— AIM OF THE EXERCISE —
Reproduce the entries below exactly, but only from the line containing "12in Low Pro" to the line containing "Crash & Spyro", inclusive.

— MATERIAL SUPPLIED —
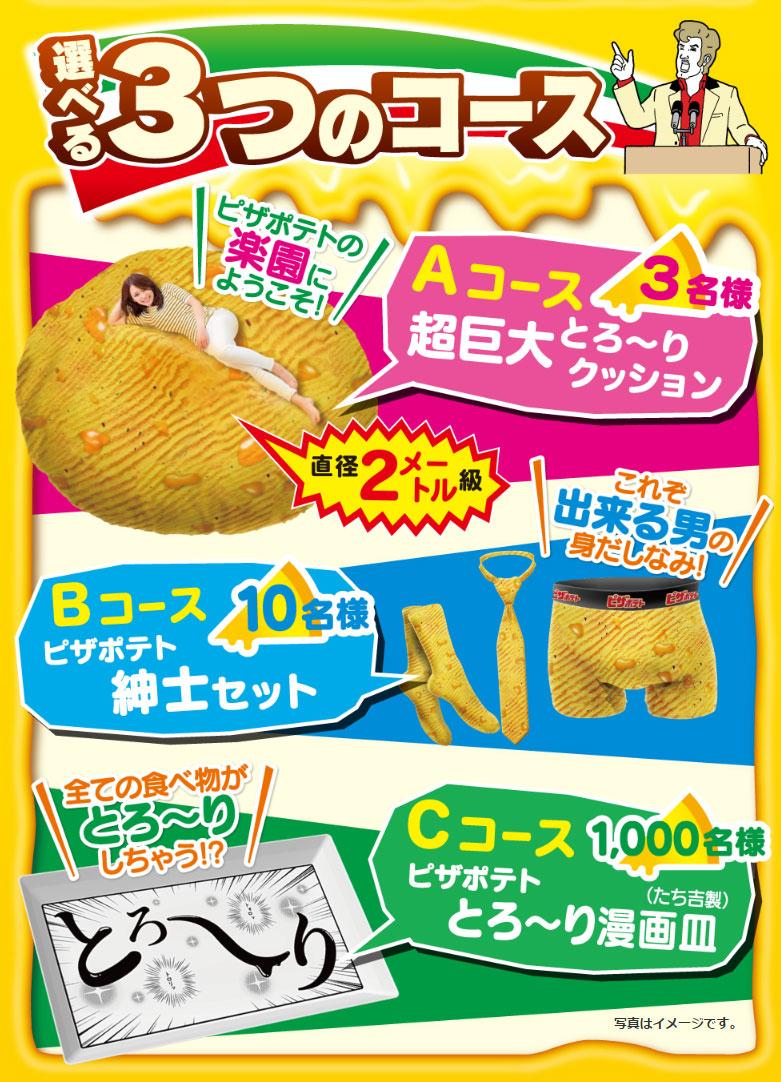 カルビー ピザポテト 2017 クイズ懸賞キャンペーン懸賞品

---

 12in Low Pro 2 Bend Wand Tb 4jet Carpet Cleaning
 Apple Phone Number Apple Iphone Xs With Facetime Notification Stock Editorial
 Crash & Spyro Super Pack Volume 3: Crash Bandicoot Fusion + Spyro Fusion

— RESULT OF THE TASK —
 12in Low Pro 2 Bend Wand Tb 4jet Carpet Cleaning
 Apple Phone Number Apple Iphone Xs With Facetime Notification Stock Editorial
 Crash & Spyro Super Pack Volume 3: Crash Bandicoot Fusion + Spyro Fusion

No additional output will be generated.